● **TASK A**
In the pencil shading excerpt, which three pencil grades label the columns of boxes?

As I'm suggesting you begin by creating a sample area of intense and solid dark tone, you can test your abilities with this short exercise: On a sheet of your preferred drawing paper, draw two rows of three boxes - about 1" (25mm) square will do - then label each column 4B, 2B, and HB. We'll just concentrate on those three soft grades, because they produce the richest darks and blacks. You can extend it to include 6B or even 10B if you wish, but I find those grades too grainy, so I don't use them.
Fill the top left box with your 4B pencil - just draw as you normally do. Then progress along the line until you've completed the HB box at the right-hand end. There's no need to be tidy - just aim to get a good, even, coverage. Randomly varying the ends of your lines will help to avoid unwanted bands appearing. And tapering the ends of the lines will ensure that doesn't occur.
When you've finished, leave it, and move down to the next row. Now repeat the exercise, but this time aim to draw as dark as you can, and remove any white spots or gaps. Your shading should be as dark, smooth and solid as possible, without causing damage to your paper. Those darks will serve you well. That's because gradations of value are used to create the illusion of depth. So, the greater the range of values, the greater the depth in your drawing. And value can be used to create an unmistakable focal point. If you're drawing an animal or human, for example, creating maximum contrast with a white key highlight in the eye, adjacent to the solid black pupil, will immediately draw the viewer's eye to it.

● **RECORDS PROVIDED**

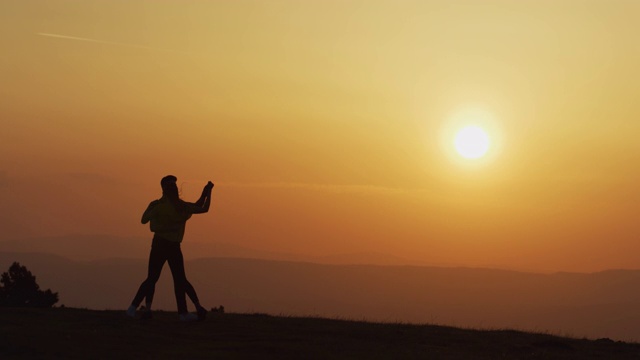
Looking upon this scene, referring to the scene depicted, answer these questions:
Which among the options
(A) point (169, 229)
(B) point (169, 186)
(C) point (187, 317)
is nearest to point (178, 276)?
(C) point (187, 317)

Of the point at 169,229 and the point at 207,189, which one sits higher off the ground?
the point at 207,189

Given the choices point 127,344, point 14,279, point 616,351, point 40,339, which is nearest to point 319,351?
point 127,344

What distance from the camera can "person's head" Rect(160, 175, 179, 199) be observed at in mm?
24250

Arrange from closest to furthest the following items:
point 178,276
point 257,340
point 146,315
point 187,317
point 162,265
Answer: point 257,340
point 146,315
point 187,317
point 162,265
point 178,276

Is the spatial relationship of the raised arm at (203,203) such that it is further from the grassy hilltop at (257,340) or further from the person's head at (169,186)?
the grassy hilltop at (257,340)

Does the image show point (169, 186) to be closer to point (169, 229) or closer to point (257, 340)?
point (169, 229)

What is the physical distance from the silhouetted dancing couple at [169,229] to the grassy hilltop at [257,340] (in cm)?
55

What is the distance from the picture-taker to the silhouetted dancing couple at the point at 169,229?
24.2 meters

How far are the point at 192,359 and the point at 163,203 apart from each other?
20.8 ft

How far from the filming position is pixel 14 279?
58344 millimetres

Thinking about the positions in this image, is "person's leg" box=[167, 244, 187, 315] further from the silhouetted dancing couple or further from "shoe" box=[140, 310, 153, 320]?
"shoe" box=[140, 310, 153, 320]

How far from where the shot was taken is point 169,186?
955 inches

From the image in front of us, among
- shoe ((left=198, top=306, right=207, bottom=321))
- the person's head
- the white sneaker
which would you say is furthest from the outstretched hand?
the white sneaker

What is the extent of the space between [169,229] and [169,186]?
940mm
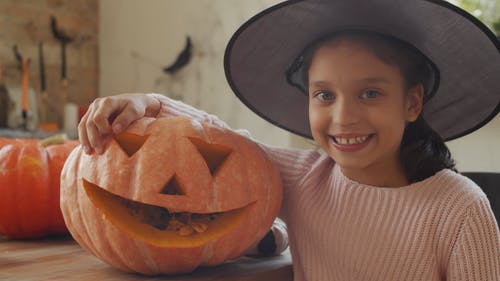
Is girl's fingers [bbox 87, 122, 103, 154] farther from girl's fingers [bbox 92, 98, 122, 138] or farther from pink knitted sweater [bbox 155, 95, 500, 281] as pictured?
pink knitted sweater [bbox 155, 95, 500, 281]

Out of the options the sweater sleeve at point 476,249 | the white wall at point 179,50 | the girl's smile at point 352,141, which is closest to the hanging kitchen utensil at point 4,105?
the white wall at point 179,50

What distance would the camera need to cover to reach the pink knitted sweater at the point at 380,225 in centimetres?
82

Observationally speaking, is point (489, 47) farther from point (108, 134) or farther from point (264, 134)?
point (264, 134)

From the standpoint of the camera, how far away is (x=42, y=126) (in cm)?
Answer: 274

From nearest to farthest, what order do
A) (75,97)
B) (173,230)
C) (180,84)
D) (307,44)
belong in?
1. (173,230)
2. (307,44)
3. (180,84)
4. (75,97)

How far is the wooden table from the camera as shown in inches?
30.7

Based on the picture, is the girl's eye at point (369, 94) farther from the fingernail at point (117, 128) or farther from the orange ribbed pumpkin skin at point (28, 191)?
the orange ribbed pumpkin skin at point (28, 191)

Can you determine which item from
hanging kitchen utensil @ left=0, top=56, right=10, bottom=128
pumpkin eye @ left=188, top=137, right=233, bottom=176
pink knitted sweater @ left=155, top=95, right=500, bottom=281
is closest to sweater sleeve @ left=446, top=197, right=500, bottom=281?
pink knitted sweater @ left=155, top=95, right=500, bottom=281

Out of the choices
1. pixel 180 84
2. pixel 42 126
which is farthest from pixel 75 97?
pixel 180 84

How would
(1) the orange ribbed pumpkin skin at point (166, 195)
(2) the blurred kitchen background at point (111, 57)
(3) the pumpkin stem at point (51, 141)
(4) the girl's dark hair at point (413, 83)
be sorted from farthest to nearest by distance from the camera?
(2) the blurred kitchen background at point (111, 57) → (3) the pumpkin stem at point (51, 141) → (4) the girl's dark hair at point (413, 83) → (1) the orange ribbed pumpkin skin at point (166, 195)

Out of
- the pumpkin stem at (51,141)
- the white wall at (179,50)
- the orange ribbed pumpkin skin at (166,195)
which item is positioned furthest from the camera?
the white wall at (179,50)

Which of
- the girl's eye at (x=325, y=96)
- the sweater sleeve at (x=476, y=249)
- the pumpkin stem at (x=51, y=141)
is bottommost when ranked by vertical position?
the sweater sleeve at (x=476, y=249)

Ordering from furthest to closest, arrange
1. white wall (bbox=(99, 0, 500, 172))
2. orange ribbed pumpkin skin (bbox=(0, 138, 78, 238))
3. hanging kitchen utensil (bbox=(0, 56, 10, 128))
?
hanging kitchen utensil (bbox=(0, 56, 10, 128))
white wall (bbox=(99, 0, 500, 172))
orange ribbed pumpkin skin (bbox=(0, 138, 78, 238))

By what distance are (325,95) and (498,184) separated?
509mm
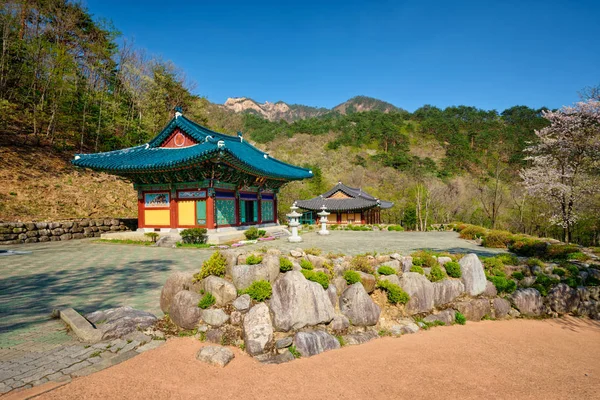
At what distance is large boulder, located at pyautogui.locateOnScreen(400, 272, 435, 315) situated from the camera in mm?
6602

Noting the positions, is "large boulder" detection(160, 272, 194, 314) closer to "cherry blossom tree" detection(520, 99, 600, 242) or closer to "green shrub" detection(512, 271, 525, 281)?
"green shrub" detection(512, 271, 525, 281)

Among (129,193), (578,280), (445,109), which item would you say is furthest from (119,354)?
(445,109)

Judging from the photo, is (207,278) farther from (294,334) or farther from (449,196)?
(449,196)

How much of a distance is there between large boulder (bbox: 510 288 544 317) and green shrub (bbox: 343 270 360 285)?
4.39m

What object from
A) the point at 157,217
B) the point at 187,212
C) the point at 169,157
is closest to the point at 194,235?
the point at 187,212

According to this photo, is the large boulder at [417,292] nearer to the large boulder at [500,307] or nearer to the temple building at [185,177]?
the large boulder at [500,307]

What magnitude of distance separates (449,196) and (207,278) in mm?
43286

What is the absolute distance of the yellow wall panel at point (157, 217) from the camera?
59.9ft

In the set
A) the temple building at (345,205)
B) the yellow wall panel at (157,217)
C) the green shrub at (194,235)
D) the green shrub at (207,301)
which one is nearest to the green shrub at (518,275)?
the green shrub at (207,301)

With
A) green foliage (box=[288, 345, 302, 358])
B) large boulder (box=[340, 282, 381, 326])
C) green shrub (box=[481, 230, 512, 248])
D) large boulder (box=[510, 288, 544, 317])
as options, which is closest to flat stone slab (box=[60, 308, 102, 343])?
green foliage (box=[288, 345, 302, 358])

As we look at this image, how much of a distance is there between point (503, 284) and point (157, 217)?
58.0 feet

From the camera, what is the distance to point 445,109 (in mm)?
83938

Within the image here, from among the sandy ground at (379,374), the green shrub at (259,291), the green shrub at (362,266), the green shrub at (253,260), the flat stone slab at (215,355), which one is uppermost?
the green shrub at (253,260)

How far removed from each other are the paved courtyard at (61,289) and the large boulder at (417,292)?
5.23 metres
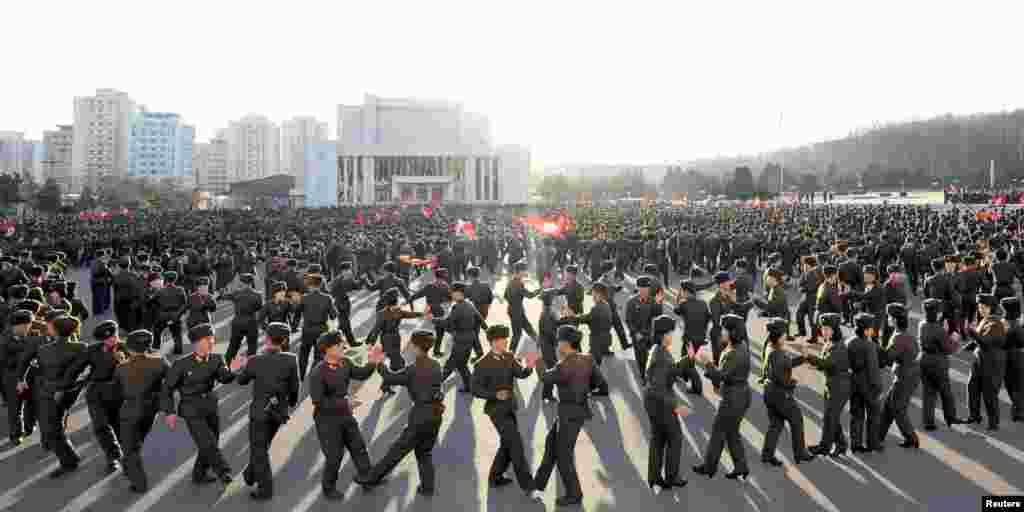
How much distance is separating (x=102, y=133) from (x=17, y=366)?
16451 centimetres

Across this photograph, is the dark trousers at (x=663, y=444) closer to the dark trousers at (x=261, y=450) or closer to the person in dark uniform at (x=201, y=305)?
the dark trousers at (x=261, y=450)

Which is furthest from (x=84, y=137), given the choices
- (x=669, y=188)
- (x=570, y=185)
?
(x=669, y=188)

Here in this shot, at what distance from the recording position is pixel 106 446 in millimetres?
6676

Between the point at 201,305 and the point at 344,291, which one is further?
the point at 344,291

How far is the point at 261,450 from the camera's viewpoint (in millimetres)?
6113

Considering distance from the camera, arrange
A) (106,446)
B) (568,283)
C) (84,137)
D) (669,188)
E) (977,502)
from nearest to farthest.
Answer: (977,502), (106,446), (568,283), (669,188), (84,137)

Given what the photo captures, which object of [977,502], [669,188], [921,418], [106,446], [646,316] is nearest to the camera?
[977,502]

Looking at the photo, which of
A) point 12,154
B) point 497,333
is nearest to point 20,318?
point 497,333

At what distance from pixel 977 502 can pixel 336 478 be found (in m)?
5.69

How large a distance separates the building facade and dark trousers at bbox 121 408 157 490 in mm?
85971

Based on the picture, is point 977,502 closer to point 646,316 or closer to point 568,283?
point 646,316

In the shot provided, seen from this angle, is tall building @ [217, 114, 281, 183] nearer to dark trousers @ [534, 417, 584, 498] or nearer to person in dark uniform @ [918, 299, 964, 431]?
dark trousers @ [534, 417, 584, 498]

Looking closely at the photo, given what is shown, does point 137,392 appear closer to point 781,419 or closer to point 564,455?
point 564,455

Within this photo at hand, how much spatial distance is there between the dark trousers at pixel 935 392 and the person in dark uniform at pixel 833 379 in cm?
136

● **TASK B**
Rewrite the stretch of the listing from the line containing "What distance would" through the line containing "Answer: 274", changing "camera" to "photographer" and keeping everything else the same.

● **RIGHT ANSWER A**
4B, 2B, and HB.

● **RIGHT ANSWER B**
What distance would the photographer need to cover to reach the pink knitted sweater at the point at 380,225 in centimetres?
82

Observationally speaking, is point (489, 47) farther from point (108, 134) or farther from point (264, 134)?
point (264, 134)

From the standpoint of the photographer, how far away is (x=42, y=126) (in cm)?
Answer: 274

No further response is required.